Exercise task: Reproduce each of the following records word for word, in the order given.

____

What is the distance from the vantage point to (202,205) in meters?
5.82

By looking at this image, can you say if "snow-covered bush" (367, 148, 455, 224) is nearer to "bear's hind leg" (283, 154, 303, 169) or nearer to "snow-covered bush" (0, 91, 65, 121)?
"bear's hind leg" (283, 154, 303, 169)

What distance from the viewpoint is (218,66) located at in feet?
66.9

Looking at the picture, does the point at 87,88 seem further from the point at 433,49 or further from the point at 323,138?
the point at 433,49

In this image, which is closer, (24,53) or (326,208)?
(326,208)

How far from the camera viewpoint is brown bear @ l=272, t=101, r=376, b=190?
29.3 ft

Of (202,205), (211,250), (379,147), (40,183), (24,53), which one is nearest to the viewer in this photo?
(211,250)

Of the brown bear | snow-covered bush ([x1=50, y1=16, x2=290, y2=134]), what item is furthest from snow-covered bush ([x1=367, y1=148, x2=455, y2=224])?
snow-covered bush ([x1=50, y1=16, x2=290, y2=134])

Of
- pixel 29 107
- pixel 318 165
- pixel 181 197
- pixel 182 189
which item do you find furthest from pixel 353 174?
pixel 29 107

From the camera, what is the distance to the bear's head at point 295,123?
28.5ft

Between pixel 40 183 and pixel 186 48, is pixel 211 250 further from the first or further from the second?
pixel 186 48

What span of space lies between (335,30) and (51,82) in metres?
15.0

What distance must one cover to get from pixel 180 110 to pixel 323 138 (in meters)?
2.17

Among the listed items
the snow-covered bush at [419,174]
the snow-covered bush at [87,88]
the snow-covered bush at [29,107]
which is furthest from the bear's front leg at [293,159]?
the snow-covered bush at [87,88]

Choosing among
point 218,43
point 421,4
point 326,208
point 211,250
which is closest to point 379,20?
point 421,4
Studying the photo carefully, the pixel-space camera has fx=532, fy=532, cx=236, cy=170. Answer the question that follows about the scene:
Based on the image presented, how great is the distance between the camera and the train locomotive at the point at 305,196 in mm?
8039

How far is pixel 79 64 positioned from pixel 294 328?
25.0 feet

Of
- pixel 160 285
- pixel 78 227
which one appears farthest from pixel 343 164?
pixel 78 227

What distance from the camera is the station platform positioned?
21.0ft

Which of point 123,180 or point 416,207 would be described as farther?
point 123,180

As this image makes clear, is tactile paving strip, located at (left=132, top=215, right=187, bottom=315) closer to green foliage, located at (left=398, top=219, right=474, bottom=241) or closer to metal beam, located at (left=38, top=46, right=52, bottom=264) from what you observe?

____

The answer:
What is the distance from the vantage point to (202,205) in meters?
5.82

By looking at this image, can you say if "snow-covered bush" (367, 148, 455, 224) is nearer to "bear's hind leg" (283, 154, 303, 169) or nearer to "snow-covered bush" (0, 91, 65, 121)?
"bear's hind leg" (283, 154, 303, 169)

What distance from the viewpoint is (218,66) located at in feet?
66.9

Looking at the picture, does the point at 87,88 seem further from the point at 433,49 or further from the point at 323,138?
the point at 433,49

In this image, which is closer, (24,53) or (326,208)?
(326,208)

How far from the camera viewpoint is brown bear @ l=272, t=101, r=376, b=190?
29.3 ft

Of (202,205), (211,250), (379,147), (40,183), (24,53), which one is nearest to the viewer in this photo?
(211,250)

Of the brown bear | snow-covered bush ([x1=50, y1=16, x2=290, y2=134]), what item is furthest from snow-covered bush ([x1=367, y1=148, x2=455, y2=224])?
snow-covered bush ([x1=50, y1=16, x2=290, y2=134])

Of
- pixel 29 107
- pixel 318 165
- pixel 181 197
- pixel 182 189
which item do you find furthest from pixel 353 174?
pixel 29 107

From the camera, what is the distance to the bear's head at point 295,123?
28.5ft

Between pixel 40 183 and pixel 186 48, is pixel 211 250 further from the first or further from the second?
pixel 186 48

What span of space lies between (335,30) and (51,82) in metres?
15.0

What distance must one cover to get from pixel 180 110 to pixel 323 138 (in meters)?
2.17

Among the listed items
the snow-covered bush at [419,174]
the snow-covered bush at [87,88]
the snow-covered bush at [29,107]
which is furthest from the bear's front leg at [293,159]?
the snow-covered bush at [87,88]

Choosing among
point 218,43
point 421,4
point 326,208
point 211,250
which is closest to point 379,20?
point 421,4
Studying the photo carefully, the pixel-space camera has fx=532, fy=532, cx=236, cy=170. Answer the question that follows about the scene:
Based on the image presented, how great is the distance between the camera and the train locomotive at the point at 305,196 in mm?
8039

How far is pixel 79 64 positioned from pixel 294 328?
25.0 feet

Of
- pixel 160 285
- pixel 78 227
which one appears farthest from pixel 343 164?
pixel 78 227

What distance from the camera is the station platform positioned?
21.0ft

Which of point 123,180 or point 416,207 would be described as farther?
point 123,180

As this image makes clear, is tactile paving strip, located at (left=132, top=215, right=187, bottom=315) closer to green foliage, located at (left=398, top=219, right=474, bottom=241) or closer to metal beam, located at (left=38, top=46, right=52, bottom=264) from what you observe?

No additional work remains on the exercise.